Document text:
The Camp David summit changed all that. When the Palestinians resisted total compliance to Israel's concept of a final settlement things got ugly. The Israelis lost their patience with Palestinian references to liberation and independence, and the two sides went down a collision course. Since Sharon came to power, Israel has acted with no concern for the PA's predicament. Israel, in fact, has convinced itself that it is taking revenge against Palestinian perfidy.
For Sharon, things are simple. Arafat, and his Arab supporters, should stop speaking of the peace of the brave and of legitimate rights and focus instead on giving Israel the fruits of its victory. The Middle East peace process, for Israel, is a simple process of acknowledging the existing balance of power, of recognising who is victor and who is vanquished. Sharon is convinced that the time is right, internationally and regionally, for this to happen.
Sharon's attacks against the PA are perhaps inspired by the US policy of "he who is not with us is against us." They are also a sign of Israel's conviction that the PA depends on it for its very survival. This is the bottom line. And this is where Sharon is most mistaken.
The Palestinians and the Arabs should never let Sharon get away with this falsification of facts. The existence and survival of the Palestinian leadership is not up to Israel, nor is it hinged on its approval. Long before there was Oslo, long before there was a PA, the Palestinians had a leadership. And they will continue to have one, even if the whole Oslo affair falls on its face, even if Israel were to continue its clamp down on the PA and its leaders.
Those who defend the PA and Arafat have, unfortunately, begun to argue that the alternative to the current Palestinian leadership is either chaos or the rise of Islamist militancy. This argument is lame, for what if Sharon's or another Israeli government decides that it has something definite to gain by removing Arafat and his PA? The one Arab argument that is valid, legally and politically, is that Israel has no mandate on the Palestinians. Israel is an occupation force and, as such, has no right to interfere in matters concerning Palestinian leadership, whether this leadership is the PA, the PLO, or any other. The existence of a Palestinian leadership and its survival is not Israel's affair. It is linked with the legitimate, internationally recognised right of self- determination. Any airs that Israel may put to the contrary, any policies it wishes to pursue, are beside the point.

Written tasks:
(a) In the commentary on Sharon and the PA, which summit is said to have changed all that?
(b) Reproduce the stretch of the commentary on Sharon and the PA from "The Camp David" through "against Palestinian perfidy.", swapping "patience" for "tolerance".
The listing that comes next is drawn from a separate source.

Data for spatial reasoning questions:
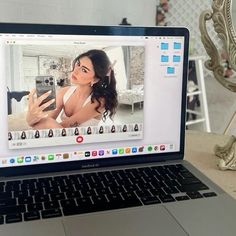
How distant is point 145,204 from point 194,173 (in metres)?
0.16

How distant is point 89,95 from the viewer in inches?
25.8

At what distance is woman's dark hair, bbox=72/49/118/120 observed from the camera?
657 millimetres

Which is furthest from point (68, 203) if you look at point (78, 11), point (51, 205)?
point (78, 11)

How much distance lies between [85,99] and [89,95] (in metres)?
0.01

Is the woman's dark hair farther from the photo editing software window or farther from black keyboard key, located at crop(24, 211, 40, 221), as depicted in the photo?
black keyboard key, located at crop(24, 211, 40, 221)

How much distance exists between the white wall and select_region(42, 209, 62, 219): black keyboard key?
1.43m

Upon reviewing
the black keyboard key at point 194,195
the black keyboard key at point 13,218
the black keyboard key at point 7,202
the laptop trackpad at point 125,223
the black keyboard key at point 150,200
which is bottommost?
the laptop trackpad at point 125,223

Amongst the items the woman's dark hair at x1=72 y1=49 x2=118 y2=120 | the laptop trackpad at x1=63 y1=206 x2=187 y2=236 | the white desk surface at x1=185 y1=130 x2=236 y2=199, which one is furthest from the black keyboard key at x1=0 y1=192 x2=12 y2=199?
the white desk surface at x1=185 y1=130 x2=236 y2=199

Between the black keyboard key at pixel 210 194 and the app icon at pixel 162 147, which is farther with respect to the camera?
the app icon at pixel 162 147

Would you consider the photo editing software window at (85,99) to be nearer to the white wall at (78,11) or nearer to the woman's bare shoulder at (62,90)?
the woman's bare shoulder at (62,90)

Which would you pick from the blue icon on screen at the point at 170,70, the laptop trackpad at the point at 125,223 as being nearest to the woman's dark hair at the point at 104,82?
the blue icon on screen at the point at 170,70

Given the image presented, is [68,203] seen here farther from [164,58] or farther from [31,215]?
[164,58]

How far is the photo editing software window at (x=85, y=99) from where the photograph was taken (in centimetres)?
62

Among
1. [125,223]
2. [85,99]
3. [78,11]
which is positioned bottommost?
[125,223]
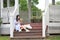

The results:
(a) The Camp David summit.

(b)
The Camp David summit changed all that. When the Palestinians resisted total compliance to Israel's concept of a final settlement things got ugly. The Israelis lost their tolerance with Palestinian references to liberation and independence, and the two sides went down a collision course. Since Sharon came to power, Israel has acted with no concern for the PA's predicament. Israel, in fact, has convinced itself that it is taking revenge against Palestinian perfidy.